# 46 gallon Bowfront. palaudrium/vivarium



## Guest (Mar 28, 2005)

Well heres my new vivarium, it has a little water section in it, i plan to put a few little fish in.


































any comments or suggestions are welcomed.


----------



## beeswaxx (Feb 17, 2005)

Very nice viv!
Any construction pics?
-Beeswaxx


----------



## Guest (Mar 28, 2005)

Sorry no construction pics, i put it together in 2 days and my camera was out of commision and i couldnt wait. :roll:


----------



## Guest (Mar 30, 2005)

Any more suggestions out there?


----------



## EverettC (Mar 9, 2004)

Man I really wish I could put together a big tank like that. Looks great, are you going to put neon tetras in the water  (I presonally like them a lot haha).


----------



## Guest (Mar 30, 2005)

Ive been doing some reaserch on what type of fish, aand i found the neon tetras arnt the best choice since they are a school fish and theres not much water there, i was thinking white cloud minows or a betta.


----------



## Darks!de (Nov 16, 2004)

I agree, white clouds, betta, misquito fish are all good choices.

Luke


----------



## EverettC (Mar 9, 2004)

Ah true, well I'd go with beta. They are cool fish and you can get nice ones at any fish store relatively cheap.


----------



## Ryan (Feb 18, 2004)

Check out killies! They are some of the most amazing looking freshwater fish you'll see.


----------



## Guest (Mar 30, 2005)

Yeah ive been interested in the killis for a while but havent had any luck finding them her in calgary.


----------



## Ryan (Feb 18, 2004)

You should check online, and if worse comes to worse order some eggs and try hatching them. I dont have any experience, i just been wanting them for the past 3 years lol, just never came around to getting them yet.

Ryan


----------



## ryalan (Mar 19, 2005)

*Hi from South America..!!!!!*

Nice pics of your new terrarium, of course is your final desicion what kind of fish you will put in the aquarium zone, but my suggest would be that if you are thinking recreate an enviroment like South American rainforrest, 
you would have to add fishes from our region too
If you don't have enough filtration for the aquarium zone, forget the tetras, I think the best choice (in S.A. fish) would be a couple of Killies like Pterolebias or Cynolebias or even Rivulus, they will feel like in home 

Of course is just a suggest.....

Best regards

Raul


----------



## Guest (Mar 31, 2005)

Thats a great idea, it would be nice to keep its S. American. Maybe ill see if i can find some info on those fishes you named.


----------

PROBLEMS AND TASKS
[A] In the vivarium thread, in which city did the builder have no luck finding killies?
[B] Print the stretch of the vivarium thread from "Yeah ive been" through "getting them yet.".

[Some lines]
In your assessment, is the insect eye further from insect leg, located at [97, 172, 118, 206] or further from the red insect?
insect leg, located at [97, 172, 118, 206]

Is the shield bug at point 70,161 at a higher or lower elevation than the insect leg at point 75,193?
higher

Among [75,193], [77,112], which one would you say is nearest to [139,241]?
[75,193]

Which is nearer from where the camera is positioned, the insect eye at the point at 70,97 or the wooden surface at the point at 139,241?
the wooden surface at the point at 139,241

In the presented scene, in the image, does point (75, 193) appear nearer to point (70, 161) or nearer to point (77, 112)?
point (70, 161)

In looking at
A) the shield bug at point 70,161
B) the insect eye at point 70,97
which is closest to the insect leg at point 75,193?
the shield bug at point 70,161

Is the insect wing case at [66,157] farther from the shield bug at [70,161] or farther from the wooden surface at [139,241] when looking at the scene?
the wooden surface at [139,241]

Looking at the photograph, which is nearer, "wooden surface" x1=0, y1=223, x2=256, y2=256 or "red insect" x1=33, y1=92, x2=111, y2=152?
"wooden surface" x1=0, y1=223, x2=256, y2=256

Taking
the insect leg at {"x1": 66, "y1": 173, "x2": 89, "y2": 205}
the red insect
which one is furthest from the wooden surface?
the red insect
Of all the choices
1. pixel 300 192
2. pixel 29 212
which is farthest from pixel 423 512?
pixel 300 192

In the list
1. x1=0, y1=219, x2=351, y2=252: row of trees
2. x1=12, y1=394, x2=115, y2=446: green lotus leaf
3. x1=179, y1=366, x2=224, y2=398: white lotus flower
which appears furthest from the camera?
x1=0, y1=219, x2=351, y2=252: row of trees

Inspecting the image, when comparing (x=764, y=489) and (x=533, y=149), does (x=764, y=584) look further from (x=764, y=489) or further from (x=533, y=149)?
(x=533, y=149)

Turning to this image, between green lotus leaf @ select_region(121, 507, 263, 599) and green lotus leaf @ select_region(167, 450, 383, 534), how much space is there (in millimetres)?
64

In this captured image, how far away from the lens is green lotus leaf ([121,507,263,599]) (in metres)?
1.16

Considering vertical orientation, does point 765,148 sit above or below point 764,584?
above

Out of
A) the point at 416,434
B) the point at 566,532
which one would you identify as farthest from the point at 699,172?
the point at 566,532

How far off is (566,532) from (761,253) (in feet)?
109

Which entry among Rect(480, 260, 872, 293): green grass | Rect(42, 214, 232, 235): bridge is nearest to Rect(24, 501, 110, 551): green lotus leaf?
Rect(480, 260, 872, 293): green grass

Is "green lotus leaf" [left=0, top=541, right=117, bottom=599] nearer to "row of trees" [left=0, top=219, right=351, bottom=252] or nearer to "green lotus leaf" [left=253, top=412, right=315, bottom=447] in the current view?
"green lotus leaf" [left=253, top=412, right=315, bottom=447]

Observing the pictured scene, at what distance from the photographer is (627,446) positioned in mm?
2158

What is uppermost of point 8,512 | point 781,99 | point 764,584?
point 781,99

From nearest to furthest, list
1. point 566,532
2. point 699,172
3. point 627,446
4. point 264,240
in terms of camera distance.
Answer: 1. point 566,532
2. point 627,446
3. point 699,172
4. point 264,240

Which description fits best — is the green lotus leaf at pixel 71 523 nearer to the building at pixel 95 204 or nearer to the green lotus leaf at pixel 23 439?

EXERCISE RESPONSES
[A] Calgary

[B]
Yeah ive been interested in the killis for a while but havent had any luck finding them her in calgary.


----------



## Ryan (Feb 18, 2004)

You should check online, and if worse comes to worse order some eggs and try hatching them. I dont have any experience, i just been wanting them for the past 3 years lol, just never came around to getting them yet.